South-Central Section - 50th Annual Meeting - 2016

Paper No. 11-7
Presentation Time: 10:25 AM

USING RARE EARTH ELEMENTS AS A TOOL TO DETERMINE THE AGE AND SOURCE OF THE MCPHERSON COLLECTION


YANN, Lindsey T., Anatomy & Cell Biology, Oklahoma State University Center for Health Sciences, 1111 W 17th Street, Tulsa, OK 74107 and SCHIEBOUT, Judith A., LSU Museum of Natural Science and Department of Geology & Geophysics, Louisiana State University, Baton Rouge, LA 70803, lindsey.yann@okstate.edu

Rare earth elements (REE) can be used to determine depositional environments of vertebrate fossils found as float in creeks of the Tunica Hills region of Louisiana. Fossils deposited in chemically distinct environments should have distinctive REE signatures, so comparisons of REE composition can be used to determine the fossil’s source and estimate its age. Specimens from the McPherson collection have been assigned an age of Pleistocene based on the supposition that the vertebrate fossils were weathering out of the Pleistocene loess, the Pleistocene terraces, or the Citronelle Formation; the age of which has been questioned. The fossils analyzed from the Miocene Pascagoula Formation, Pleistocene Peoria Loess and intermediate beds included: horses, mastodons, ground sloths, a rhinoceros, a large felid, a giant armadillo, a grouse, and the first occurrence of Synthetoceras in Louisiana. REE analysis is used to test the following questions 1) can REEs be used to determine the original stratigraphic position of the McPherson collections fossils and 2) can REE analysis help in determining paleoenvironmental conditions of the Tunica Hills region during the late Miocene to late Pleistocene. Discriminant analysis correctly identifies 90% of the in situ Miocene specimens and identifies all specimens originally thought to be Pleistocene as Pleistocene.

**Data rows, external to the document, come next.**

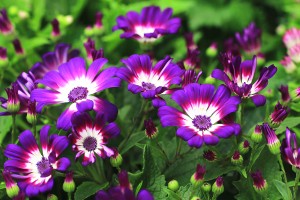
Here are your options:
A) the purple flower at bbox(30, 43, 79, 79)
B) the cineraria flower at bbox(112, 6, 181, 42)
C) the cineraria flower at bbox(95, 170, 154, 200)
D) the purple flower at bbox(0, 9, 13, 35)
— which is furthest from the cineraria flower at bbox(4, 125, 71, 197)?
the purple flower at bbox(0, 9, 13, 35)

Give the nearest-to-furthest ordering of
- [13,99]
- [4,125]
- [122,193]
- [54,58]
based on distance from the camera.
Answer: [122,193], [13,99], [4,125], [54,58]

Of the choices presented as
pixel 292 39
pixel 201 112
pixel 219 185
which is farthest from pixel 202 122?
pixel 292 39

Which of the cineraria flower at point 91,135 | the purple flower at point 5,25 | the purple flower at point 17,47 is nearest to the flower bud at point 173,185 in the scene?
the cineraria flower at point 91,135

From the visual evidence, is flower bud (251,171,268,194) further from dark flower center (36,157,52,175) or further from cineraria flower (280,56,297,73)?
cineraria flower (280,56,297,73)

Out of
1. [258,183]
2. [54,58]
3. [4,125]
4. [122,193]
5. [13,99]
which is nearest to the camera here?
[122,193]

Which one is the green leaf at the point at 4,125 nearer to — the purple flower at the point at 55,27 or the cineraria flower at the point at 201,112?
the purple flower at the point at 55,27

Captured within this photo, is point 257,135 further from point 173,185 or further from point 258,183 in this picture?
point 173,185
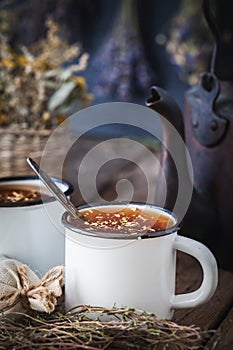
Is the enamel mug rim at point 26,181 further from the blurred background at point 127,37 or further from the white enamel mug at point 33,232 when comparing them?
the blurred background at point 127,37

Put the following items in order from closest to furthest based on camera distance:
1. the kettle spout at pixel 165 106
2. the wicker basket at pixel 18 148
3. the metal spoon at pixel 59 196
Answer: the metal spoon at pixel 59 196 < the kettle spout at pixel 165 106 < the wicker basket at pixel 18 148

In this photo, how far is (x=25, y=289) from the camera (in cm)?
67

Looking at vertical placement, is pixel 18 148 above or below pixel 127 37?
below

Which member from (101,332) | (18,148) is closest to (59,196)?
(101,332)

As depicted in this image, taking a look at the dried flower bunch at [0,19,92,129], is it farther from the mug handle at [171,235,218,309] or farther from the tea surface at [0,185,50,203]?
the mug handle at [171,235,218,309]

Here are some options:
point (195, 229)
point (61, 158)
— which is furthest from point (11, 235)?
point (61, 158)

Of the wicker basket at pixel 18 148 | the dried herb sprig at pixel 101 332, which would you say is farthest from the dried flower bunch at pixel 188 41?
the dried herb sprig at pixel 101 332

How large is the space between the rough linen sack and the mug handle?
141mm

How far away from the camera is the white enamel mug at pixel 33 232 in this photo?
0.72 m

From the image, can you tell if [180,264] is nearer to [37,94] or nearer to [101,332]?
[101,332]

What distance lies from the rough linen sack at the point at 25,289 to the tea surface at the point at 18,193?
0.11 metres

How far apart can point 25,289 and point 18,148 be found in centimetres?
61

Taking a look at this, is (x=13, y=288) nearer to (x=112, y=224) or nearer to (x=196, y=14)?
(x=112, y=224)

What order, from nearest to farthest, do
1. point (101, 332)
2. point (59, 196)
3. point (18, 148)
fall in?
point (101, 332)
point (59, 196)
point (18, 148)
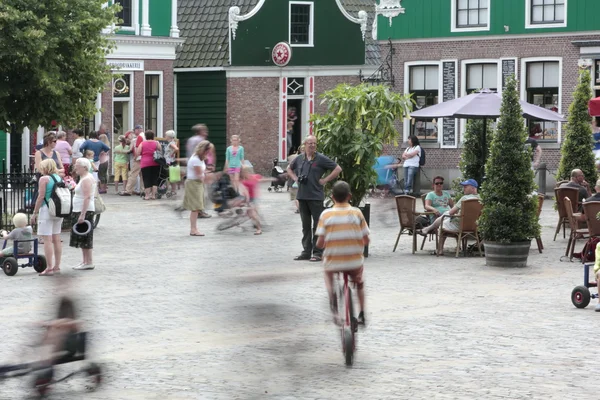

The only incorrect identification was one in situ Tunica Hills/Kerry site specimen. This suggests that the REE signature of the McPherson collection specimens show no definitive age differences in the creek float material. The results are consistent when dentine and dentine/tusk/bone samples are compared. While the REE signatures do not show differences, the presence of Nannippus and Synthetoceras suggests that there is likely time averaging within the McPherson collection. While this does not suggest a difference in REE signatures between the Plio-Pleistocene, it may suggest a change in source water during this period.